TEXT SECTION:
========

Ethereum is trading near $1,619, up 3.2% over the past 24 hours, and that matters because it puts ETH directly into the first serious decision area of this bounce. This Ethereum price analysis starts with a simple question: can buyers do more than lift price into supply, or are they about to provide exit liquidity for sellers waiting between $1,620 and $1,656?

I like the relative strength versus Bitcoin here. ETH is moving faster than BTC, which is only up about 1.5% at $61,894. But I don’t pay traders for being early. The market pays for being right after confirmation, and ETH has not confirmed enough yet.

ETH Price Today: Why This Ethereum Price Analysis Starts With Relative Strength

Ethereum trades near $1,619, up 3.2% over 24 hours

ETH price today sits around $1,619 after a 3.2% 24-hour gain. That is a strong intraday bounce, especially after the recent pressure that pulled attention toward the $1,571 area. The bounce has now carried Ethereum back into a zone where the next few closes matter more than the first reaction candle.

For more context on the broader digital asset tape, I’d keep an eye on more crypto analysis, because isolated ETH strength can fade quickly when the rest of the market fails to participate. Ethereum can lead, but it rarely ignores the entire crypto complex for long.

ETH outperforms Bitcoin’s 1.5% move as relative strength improves

The cleanest bullish argument is relative strength. ETH is outperforming Bitcoin on the day, and that usually gets momentum traders interested. When Ethereum starts moving faster than BTC during a risk bounce, capital often rotates into higher beta crypto names.

That said, relative strength into supply is different from relative strength through supply. The first one gets attention. The second one changes positioning.

Why one strong session is not enough without supply acceptance

A single green session can repair sentiment, but it does not automatically repair structure. ETH is pressing into the $1,620-$1,656 supply zone, which is exactly where sellers previously had enough control to reject price. That means bulls are walking into known resistance, not empty air.

========

TASK INSTRUCTIONS: Summarize the Ethereum price analysis in two sentences. The data that comes next isn't needed.

DATASET EXCERPT:
========

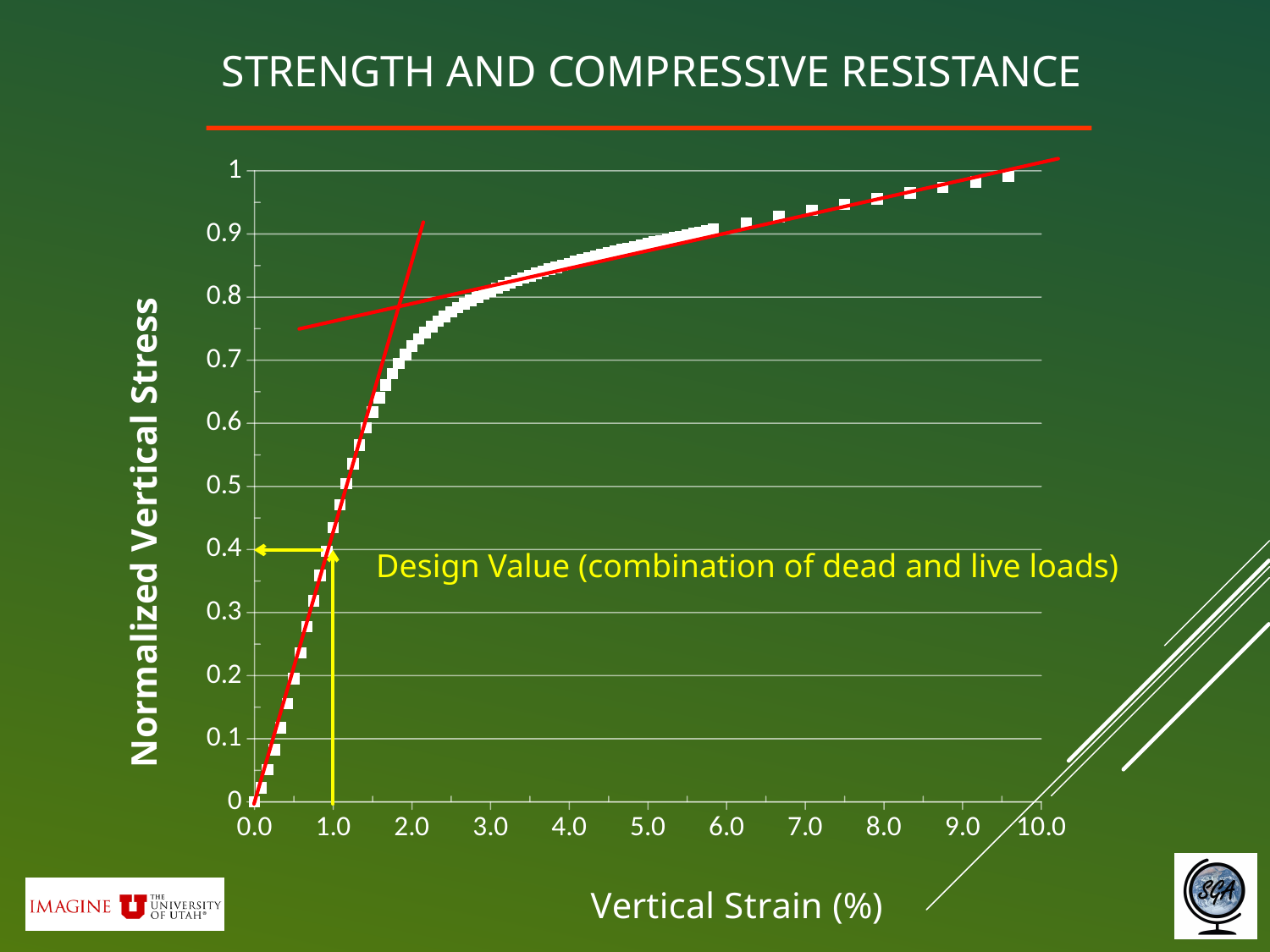
Is the normalized vertical stress at a vertical strain of 6.0% greater or less than 0.8? greater What is the label of the x axis? Vertical Strain (%) Is the normalized vertical stress at a vertical strain of 3.0% greater or less than 0.7? greater What is the label of the y axis? Normalized Vertical Stress What kind of chart is shown on the slide? scatter chart Is the normalized vertical stress at a vertical strain of 2.0% greater or less than 0.9? less What is the highest value shown on the x axis? 10.0 Do the plotted values rise or fall as vertical strain increases along the x axis? rise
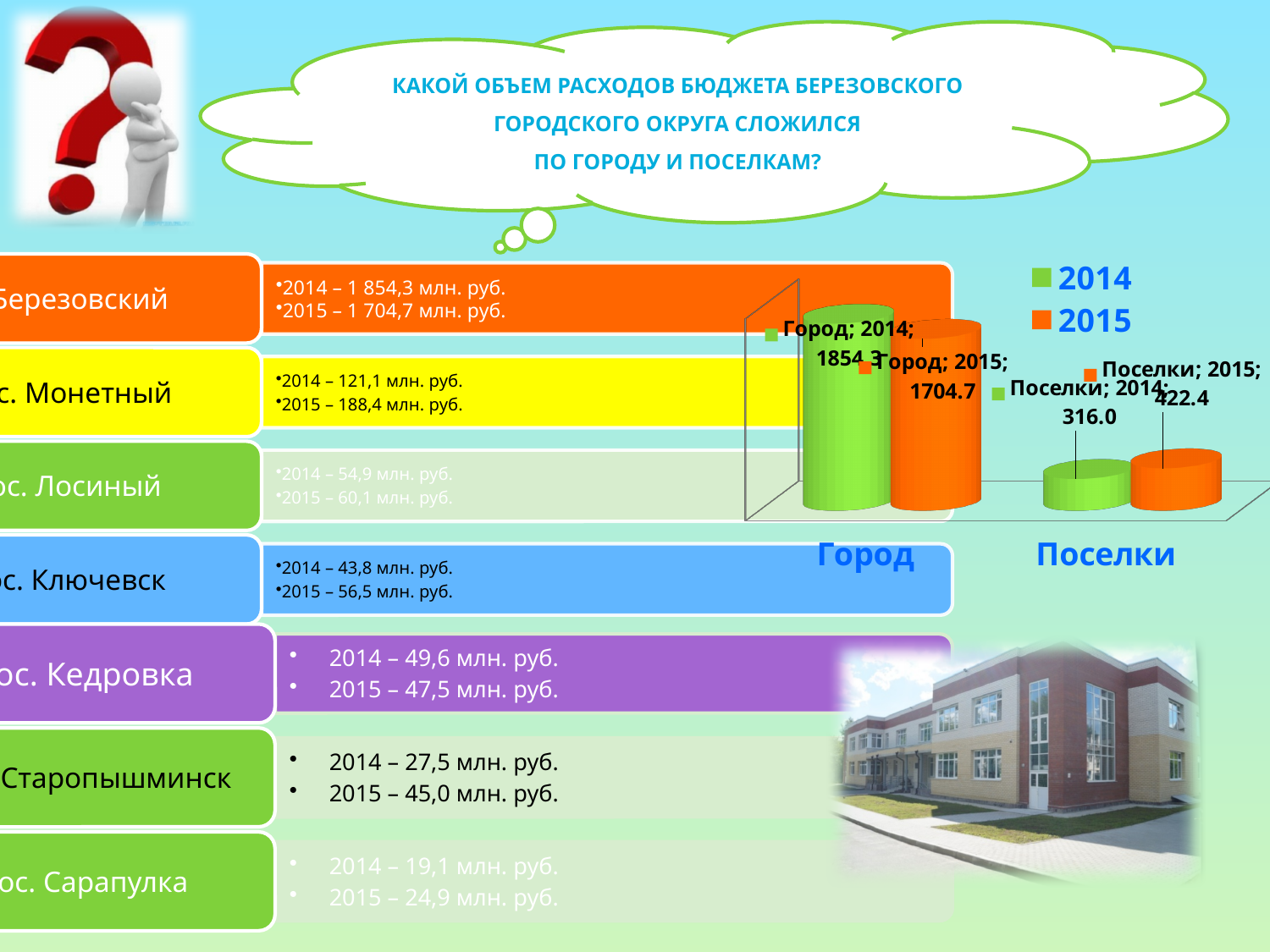
What is the difference between the 2014 and 2015 values for Город? 149.6 What is the value for Город in 2014? 1854.3 Which category has the lowest value in the 2015 series? Поселки How many categories are shown on the chart's x axis? 2 What is the value for Поселки in 2014? 316.0 How many series does the chart legend list? 2 What is the value for Город in 2015? 1704.7 What kind of chart is shown on the slide? Bar chart Which category has the highest value in the 2014 series? Город What is the difference between the 2015 and 2014 values for Поселки? 106.4 What is the value for Поселки in 2015? 422.4 Which is larger for Поселки: the 2014 value or the 2015 value? 2015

========

RESULT: Ethereum trades near $1,619 after a 3.2% gain over 24 hours, outpacing Bitcoin's roughly 1.5% rise, and the text calls this relative strength the cleanest bullish argument. The bounce has carried ETH into the $1,620–$1,656 supply zone where sellers previously rejected price, though, and one strong session is not enough until buyers push through that resistance with confirmation.